Configuration and Deployment Management Testing is a systematic process that verifies the security, consistency, and integrity of system configurations and deployment workflows. It ensures IT systems adhere to secure baselines, prevent unauthorized changes, and minimize risks from misconfigurations or flawed deployment practices.

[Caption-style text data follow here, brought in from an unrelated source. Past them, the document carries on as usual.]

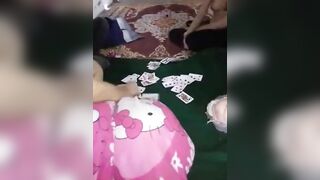 Sinh viên Đánh bài lột đồ và sau đó họ🤪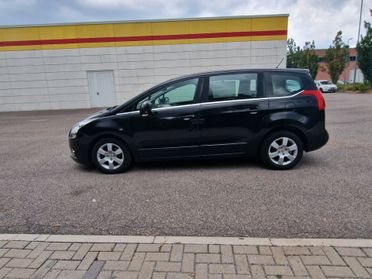 Peugeot 5008 1.6 e-HDi 112CV Stop&Start cambio robotizzato Family
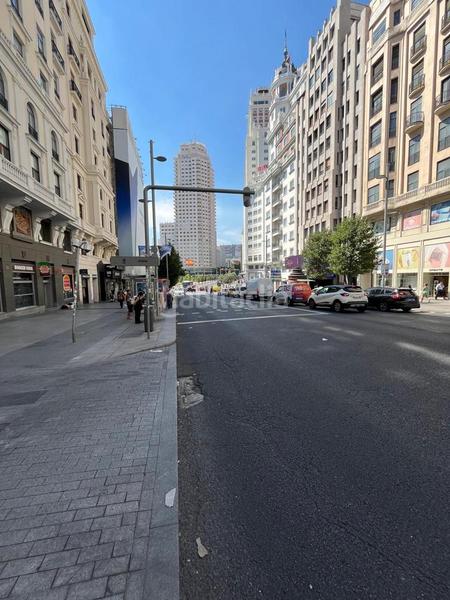Foto 4efbe5a6-e612-4d5d-9b00-bab90841e4fb. Alquiler oficina se alquila oficina exterior en la gran via en Madrid
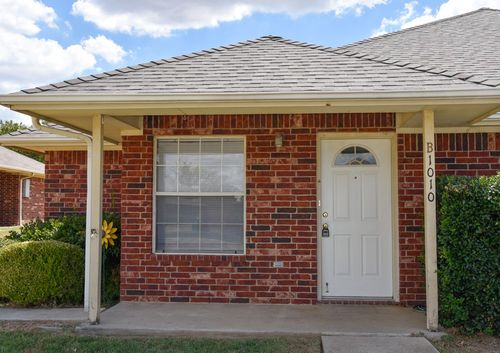 unit-b-1010 Turkey Creek Ct, Bridgeport, TX, 76426-5010 | Card Image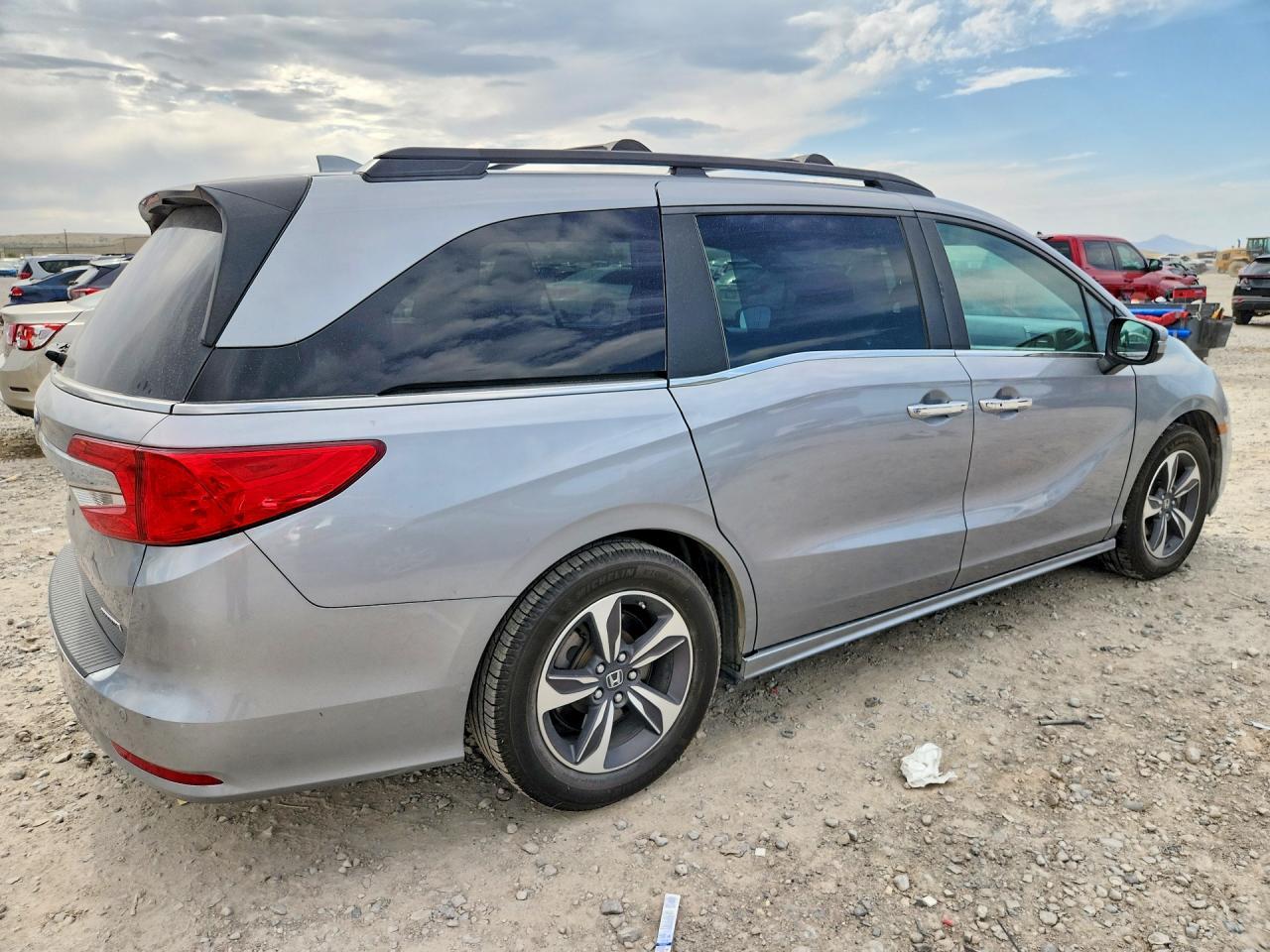 2019 Honda Odyssey Touring - Фото 3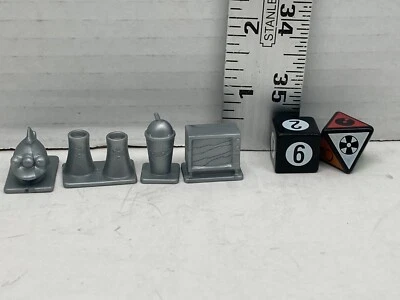 Simpsons Scene It Game 4 Plastic Mover Tokens & 2 Dice Mattel 2009 Replacement - Image 1 of 4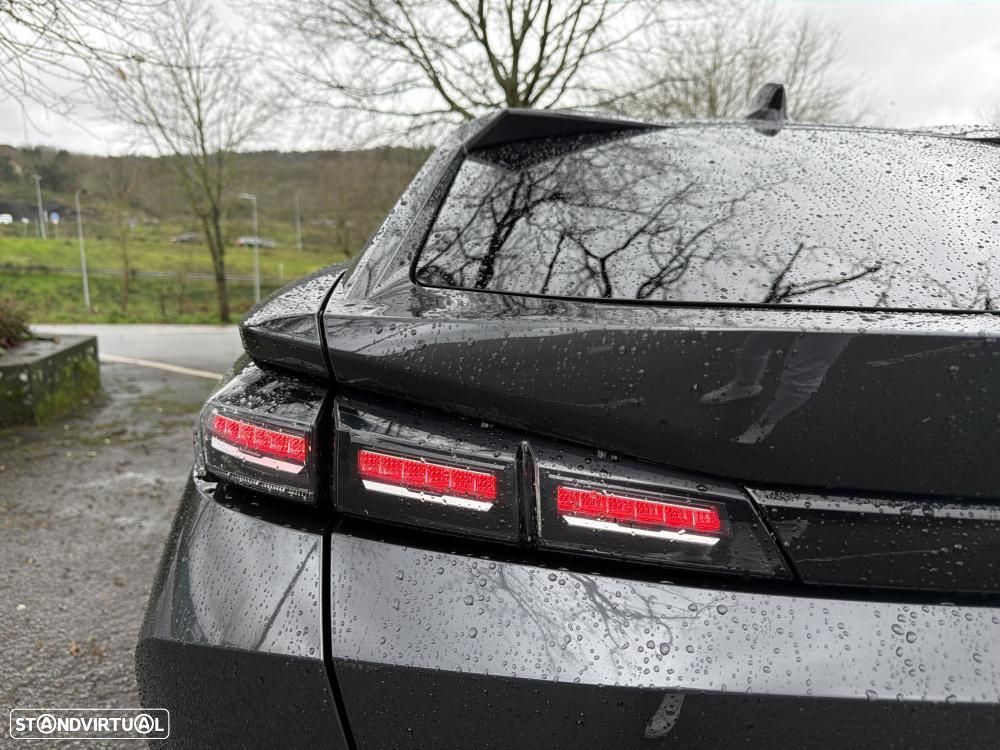 Peugeot 408 1.6 Hybrid Allure Pack e-EAT8 - 14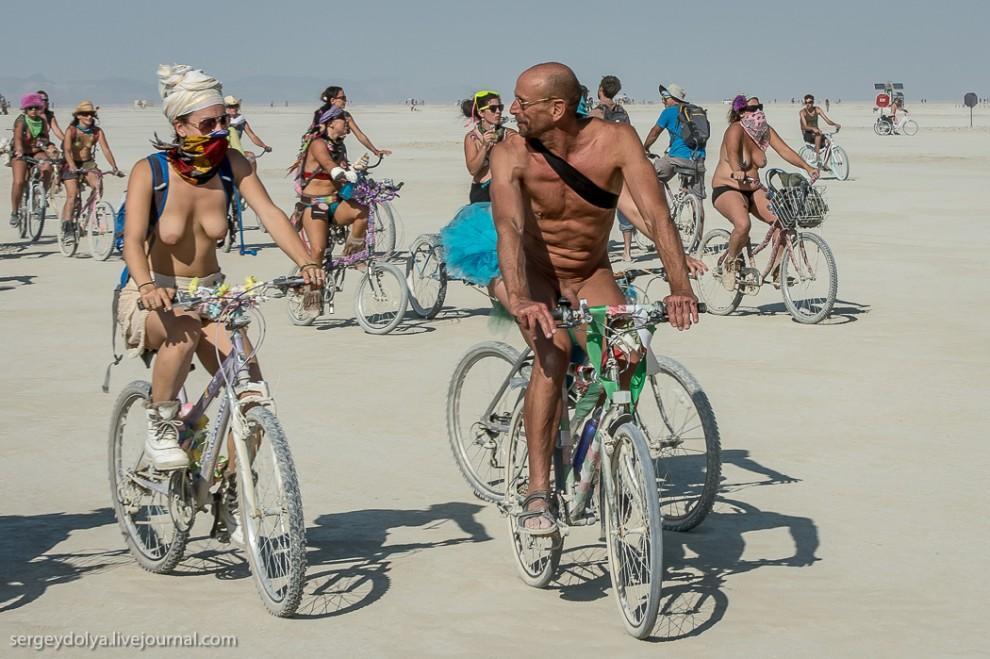 titsonburningman48 Burning Man 2013. 10 000 голых сисек в пустыне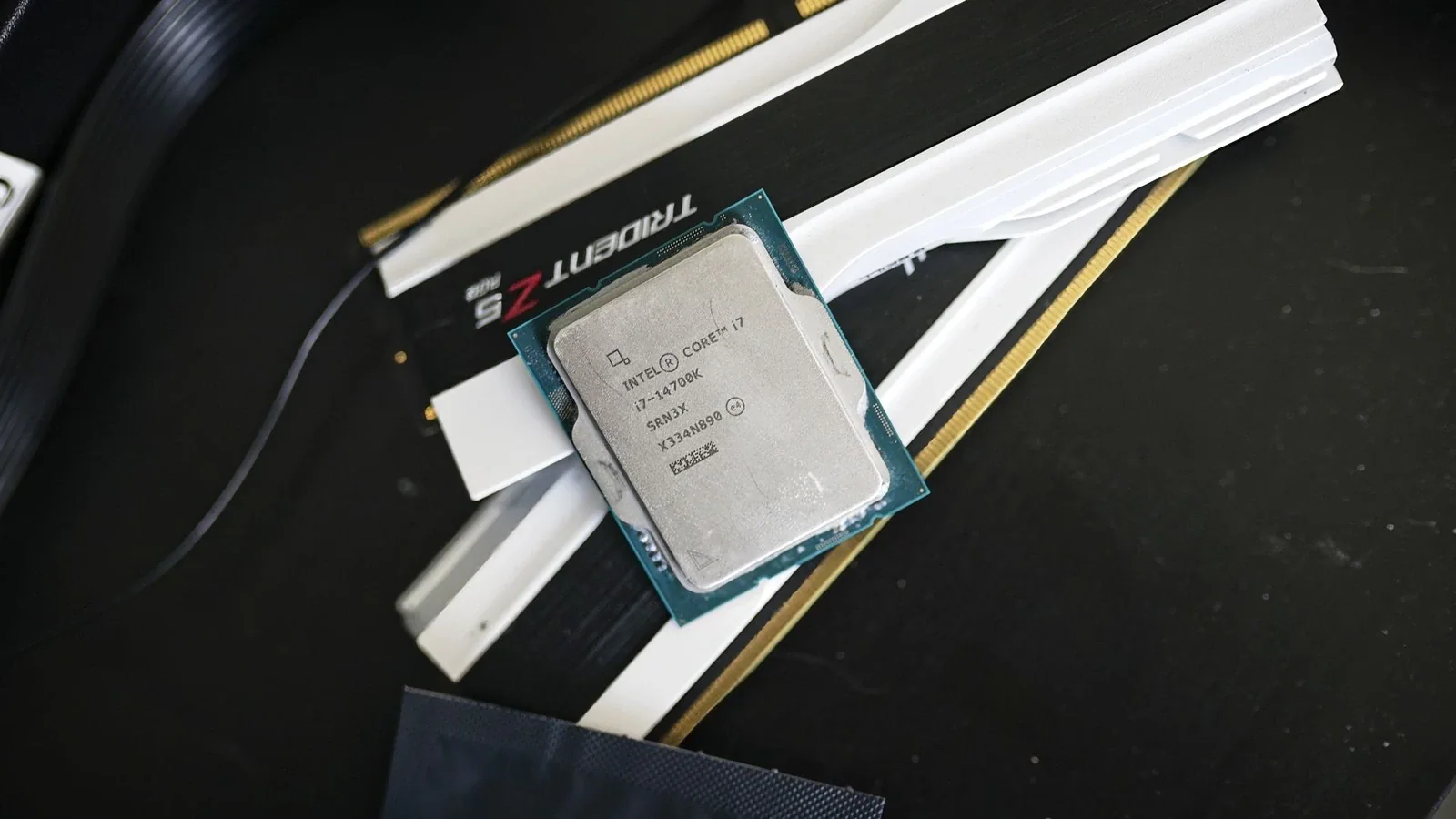 Дорогая DDR5 вернула Raptor Lake в планы Intel на несколько лет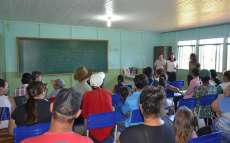 Pinh&atilde;o - Prefeito e Secret&aacute;ria de Educa&ccedil;&atilde;o participam de reuni&atilde;o na escola da comunidade de Todos os Santos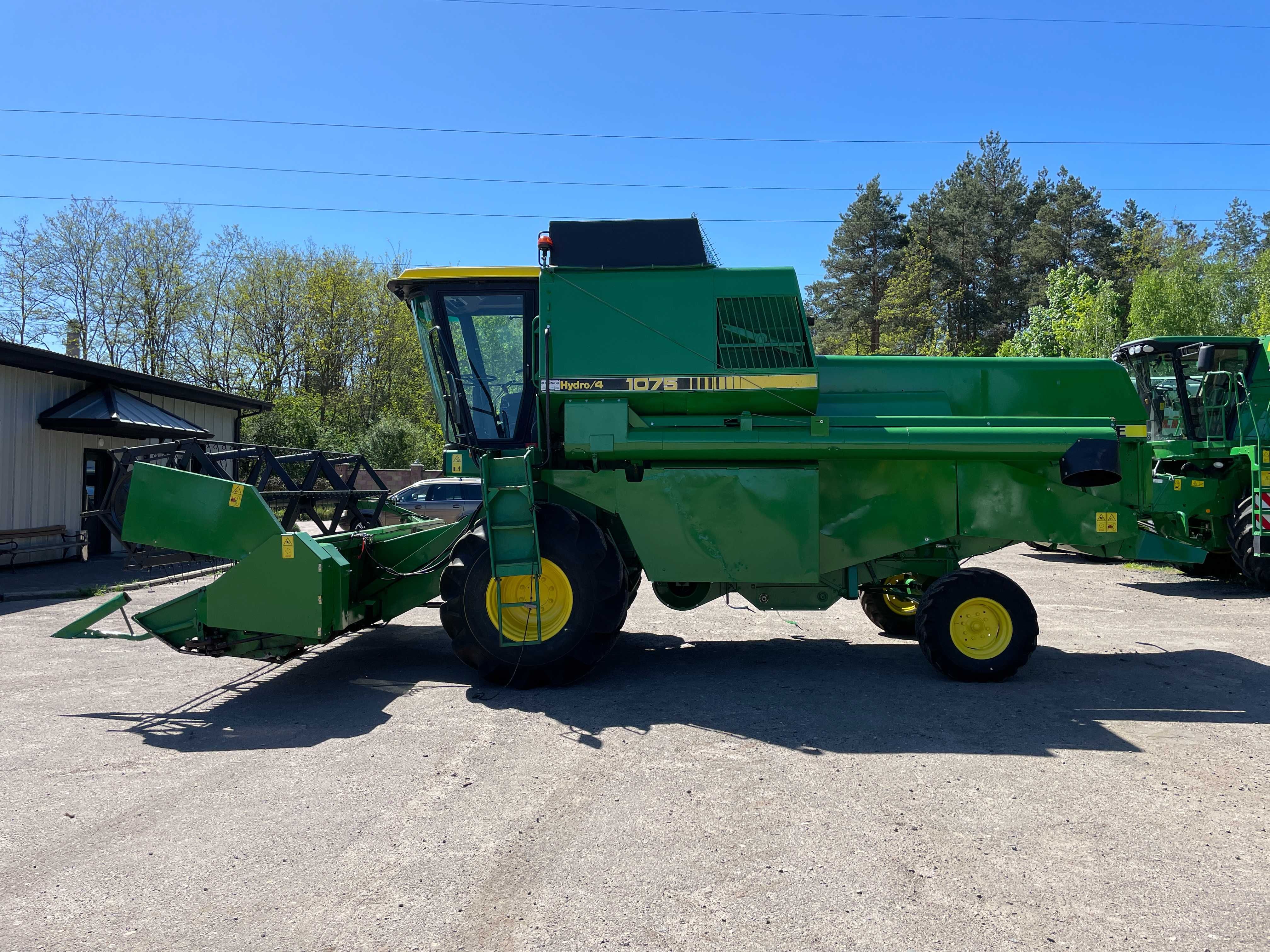 John Deere 1075 Hydro/4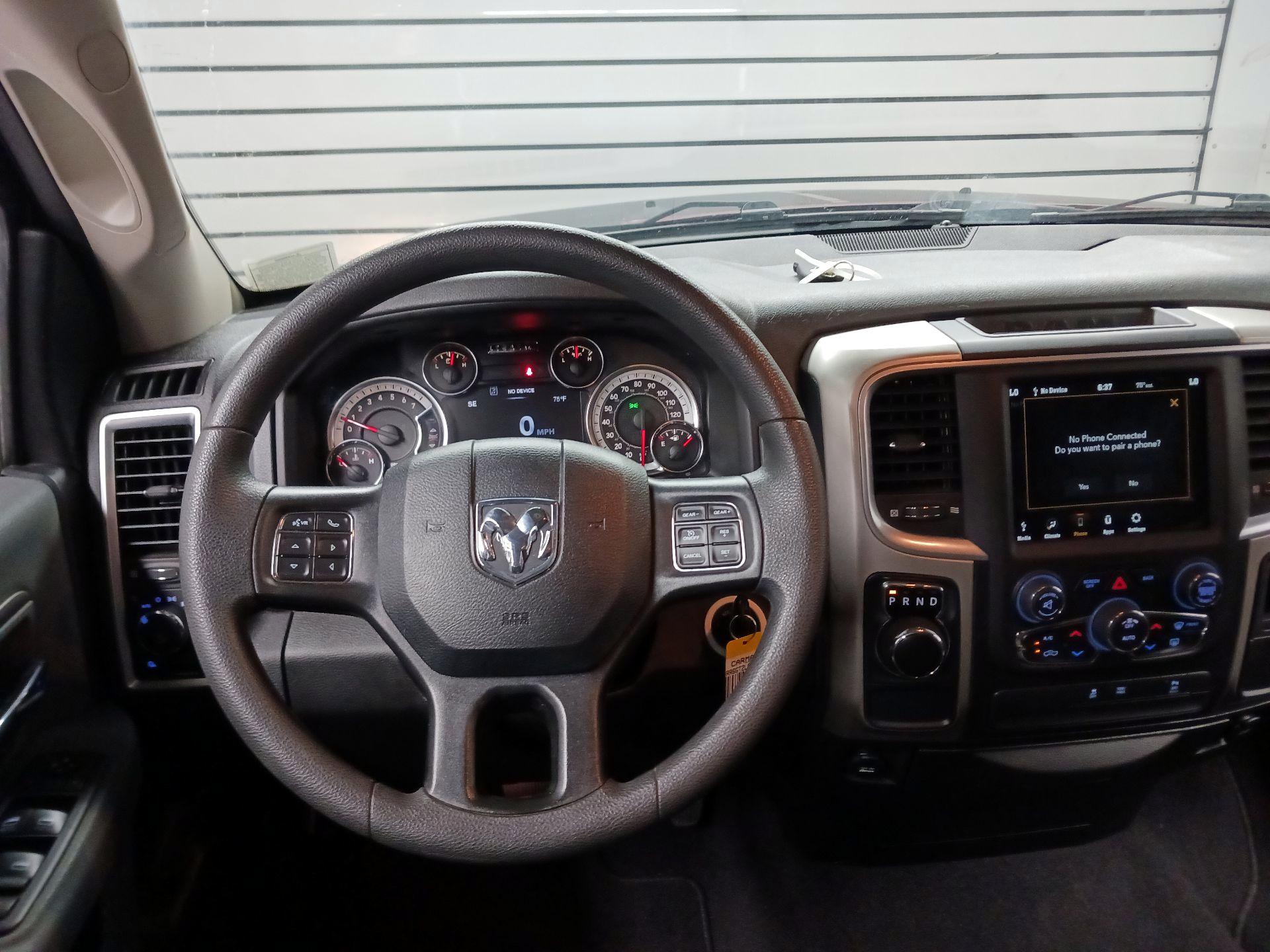 Thumbnail: 2020 RAM 1500 Classic - 10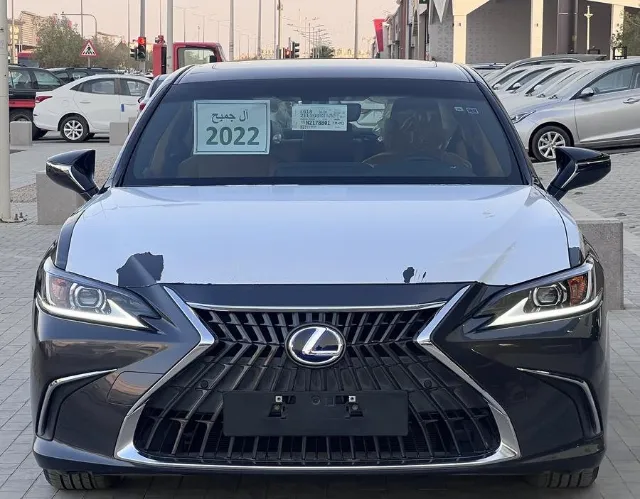 لكزس · اي اس 2022 للبيع في الرياض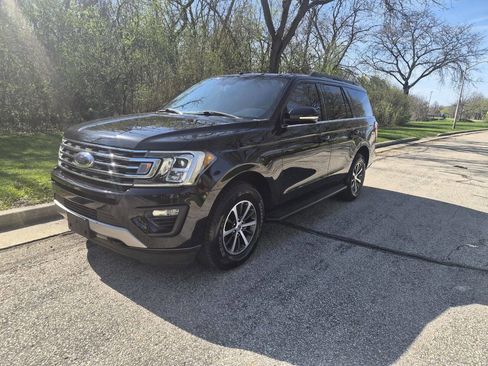 Used 2018 Ford Expedition XLT w/ Equipment Group 201A image 2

Application Configuration Management Weaknesses:

  1. File Extensions Handling – Sensitive Information
    Mishandling file extensions (e.g., allowing .bak, .tmp) may expose sensitive data through directory listings or direct access. Attackers exploit misconfigurations (e.g., .php.jpg execution) to upload malicious file.
  2. Old, Backup, and Unreferenced Files – Sensitive Information
    Obsolete files (e.g., database.bak, config.old) left in web directories leak credentials, source code, or API keys.
  3. Unauthorized Admin Interfaces Access
    Exposed admin panels (e.g., /admin, /manager) enable attackers to brute-force credentials, exploit default passwords, or manipulate systems.
  4. HTTP Methods Enabled, XST Permitted, HTTP Verb
    • Unnecessary HTTP Methods: Enabled TRACE/PUT methods facilitate XST attacks (stealing cookies via TRACE) or file upload exploits.
    • Verb Tampering: Misconfigured verbs (e.g., using GET for sensitive actions) bypass access controls.
  5. HTTP Strict Transport Security (HSTS)
    Missing HSTS headers expose sites to downgrade attacks (e.g., SSL stripping), allowing MITM attacks on unencrypted HTTP traffic.
  6. RIA Cross-Domain Policy
    Overly permissive cross-domain policies (e.g., crossdomain.xml allowing *) enable malicious Flash/Silverlight apps to hijack user data.
  7. Role Definitions Enumeration
    Verbose error messages or API responses leak role names, permissions, or authorization schemas, aiding privilege escalation.
  8. Vulnerable User Registration Process
    Weak validation allows fake accounts (e.g., disposable emails), credential stuffing, or automated bot registrations.
  9. Vulnerable Account Provisioning Process
    Insecure workflows (e.g., manual role assignments) lead to excessive permissions or orphaned accounts.
  10. Permissions of Guest/Low Permission Accounts
    Overprivileged guest accounts (e.g., read access to /etc/passwd) enable lateral movement or data exfiltration.
  11. Account Suspension/Resumption Process
    Flaws like failing to revoke tokens post-suspension or insecure reactivation (e.g., no MFA) allow account hijacking

By addressing these weaknesses, organizations reduce risks of data breaches, unauthorized access, and compliance violations.